**About this exercise**
These records contain pictures, which must be left out; copy exactly the lines from the one with "5th image of 1960 Everly Dr" up to and including the one with "Gabigol no banco".

**Dataset entries**
──────────
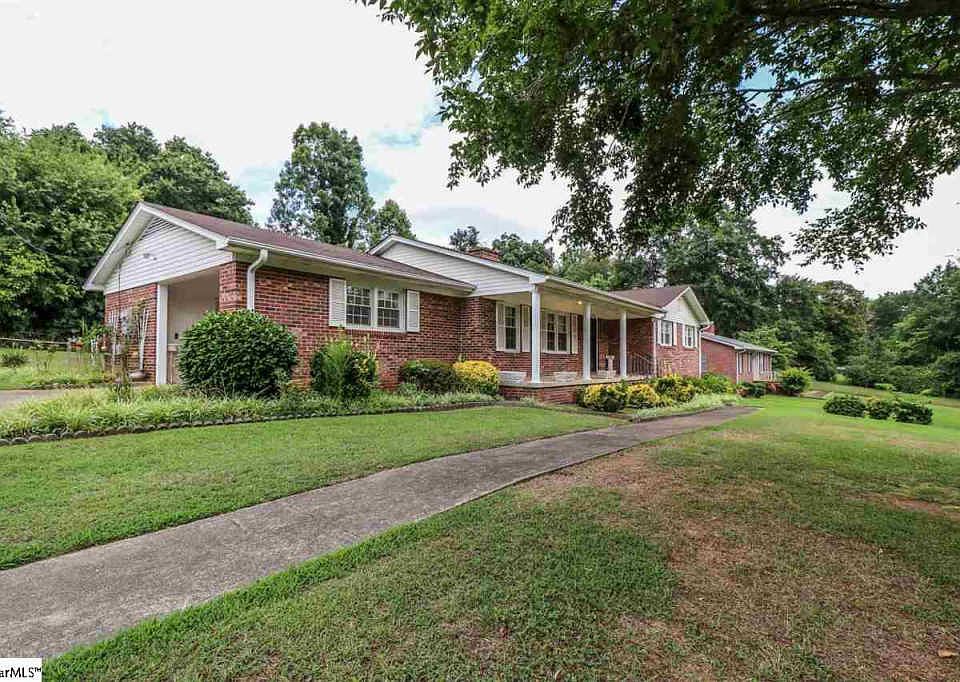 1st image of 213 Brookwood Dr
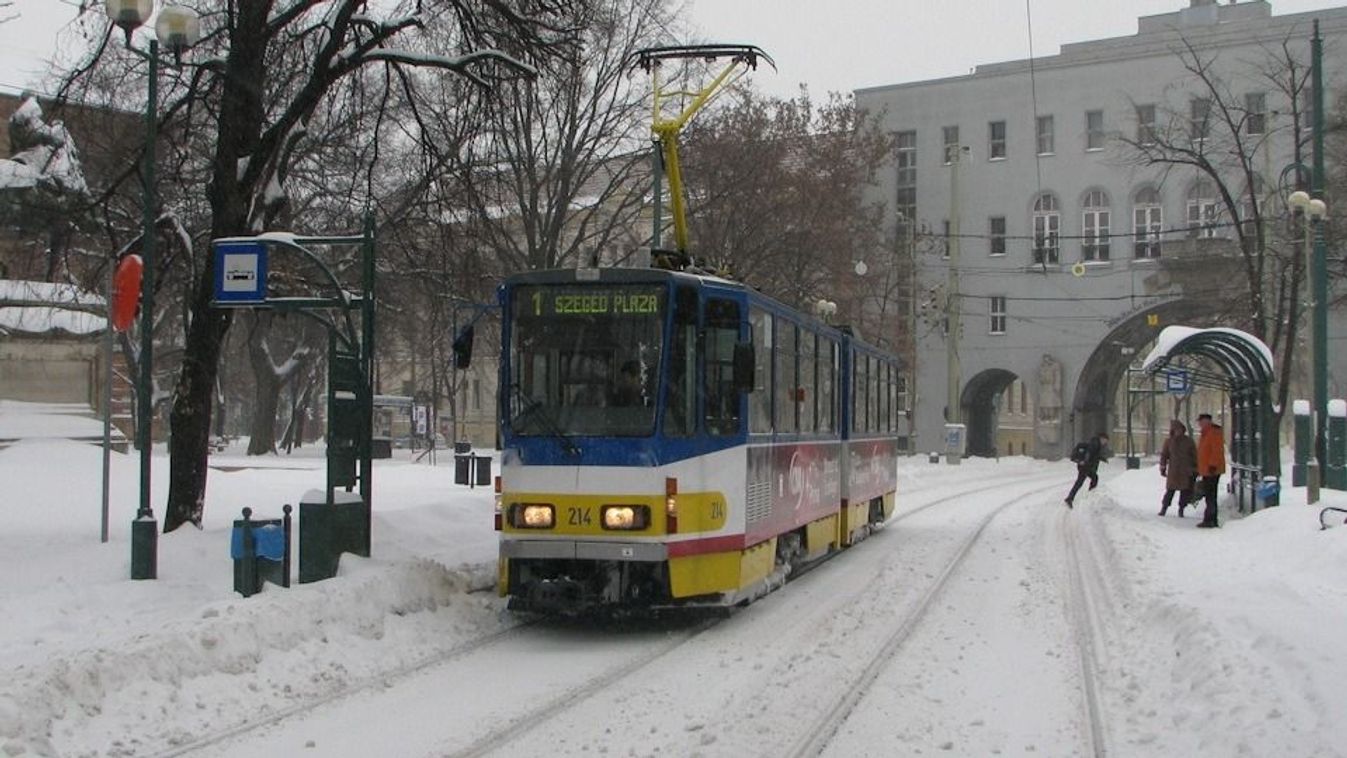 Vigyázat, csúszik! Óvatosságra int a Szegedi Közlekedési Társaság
──────────
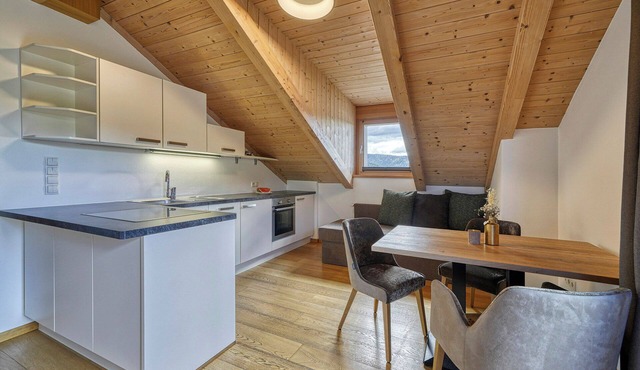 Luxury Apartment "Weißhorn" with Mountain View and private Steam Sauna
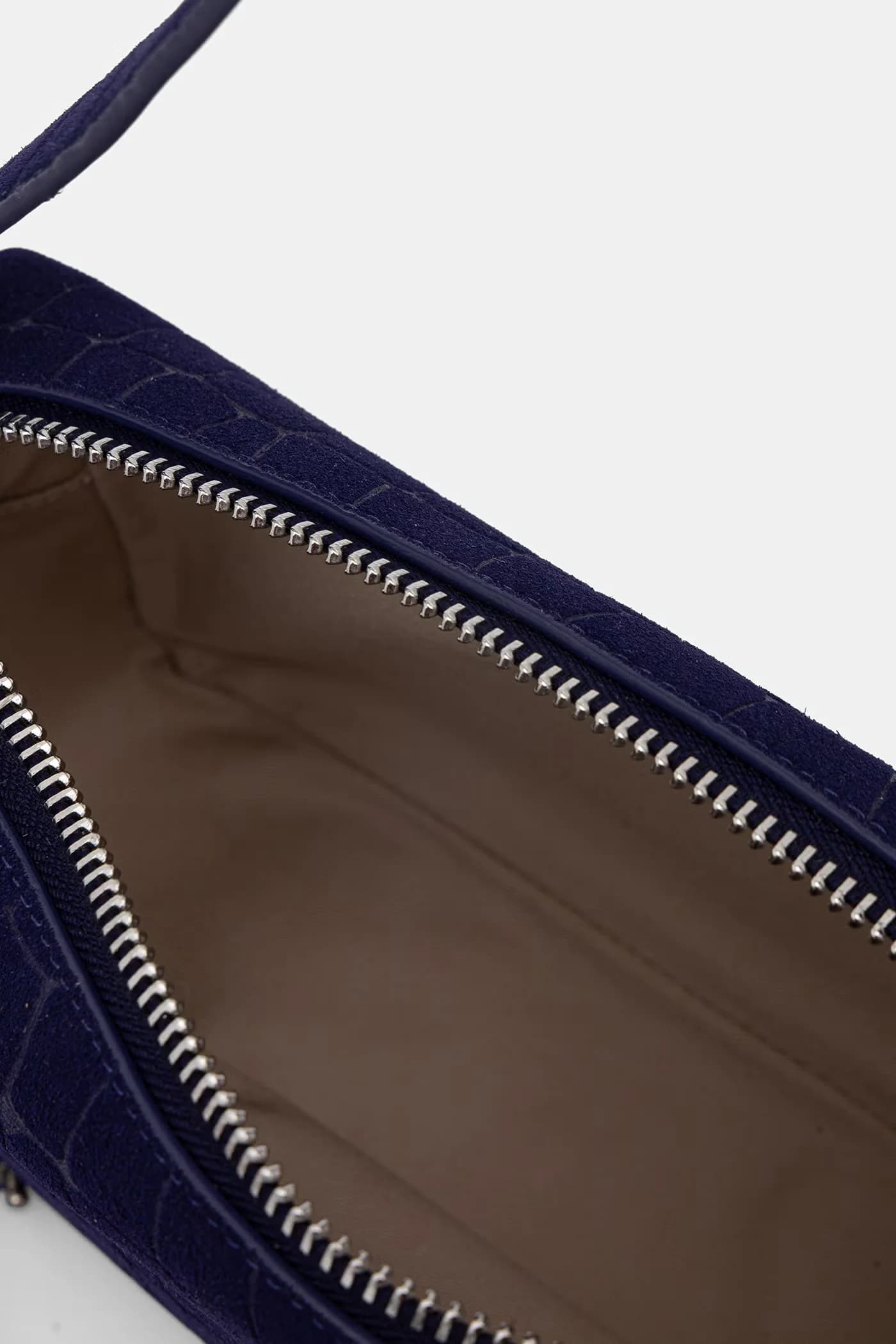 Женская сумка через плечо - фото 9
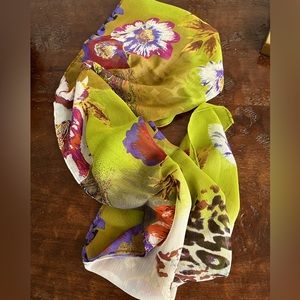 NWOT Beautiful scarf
──────────
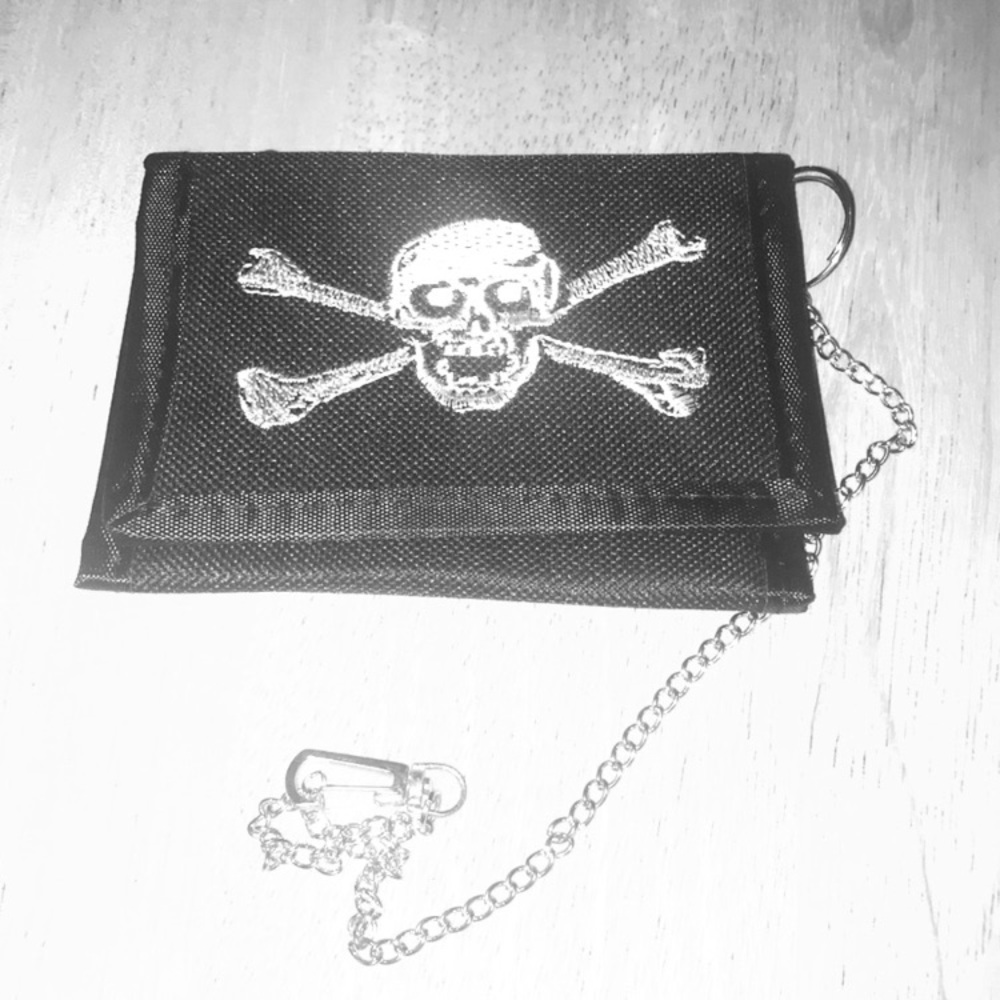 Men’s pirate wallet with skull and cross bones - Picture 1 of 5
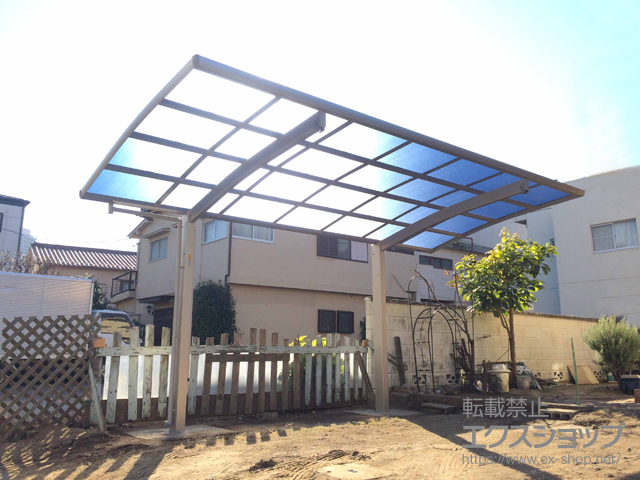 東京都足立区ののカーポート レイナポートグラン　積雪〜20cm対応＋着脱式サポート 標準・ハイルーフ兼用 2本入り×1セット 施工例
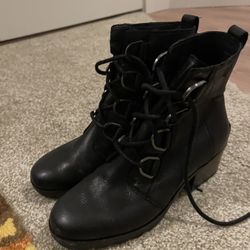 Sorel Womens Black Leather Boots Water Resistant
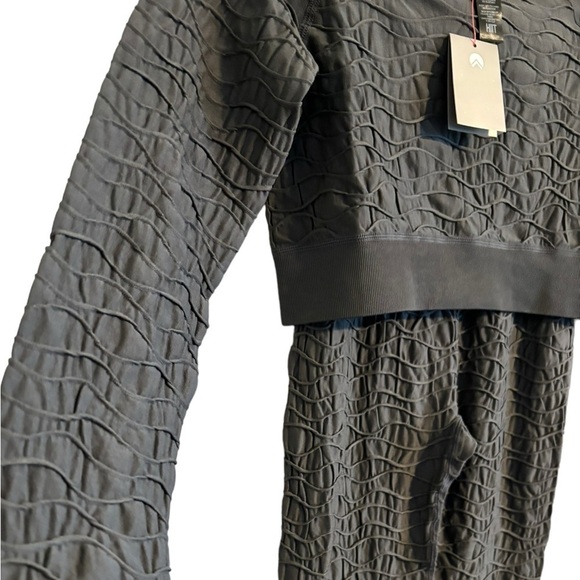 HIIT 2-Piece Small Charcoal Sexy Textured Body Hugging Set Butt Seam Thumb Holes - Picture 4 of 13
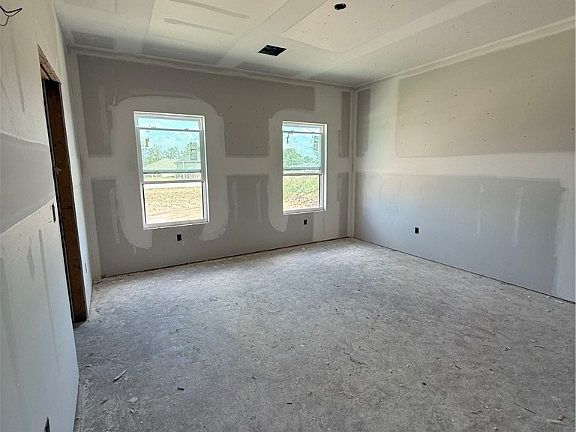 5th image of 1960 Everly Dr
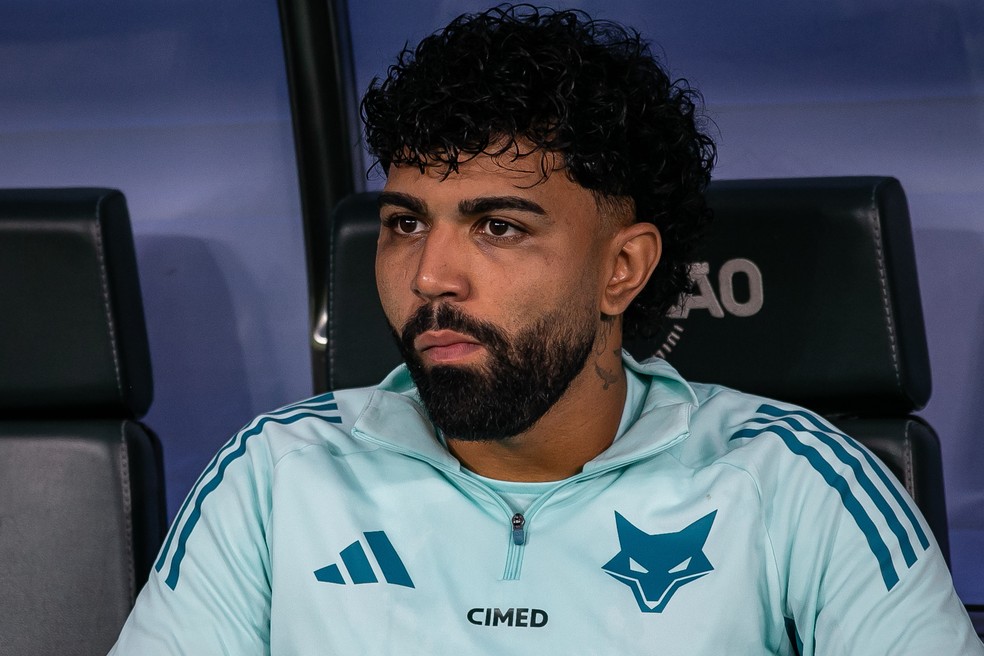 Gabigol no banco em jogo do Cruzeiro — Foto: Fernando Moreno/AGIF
──────────
**Solution below**
 5th image of 1960 Everly Dr
 Gabigol no banco em jogo do Cruzeiro — Foto: Fernando Moreno/AGIF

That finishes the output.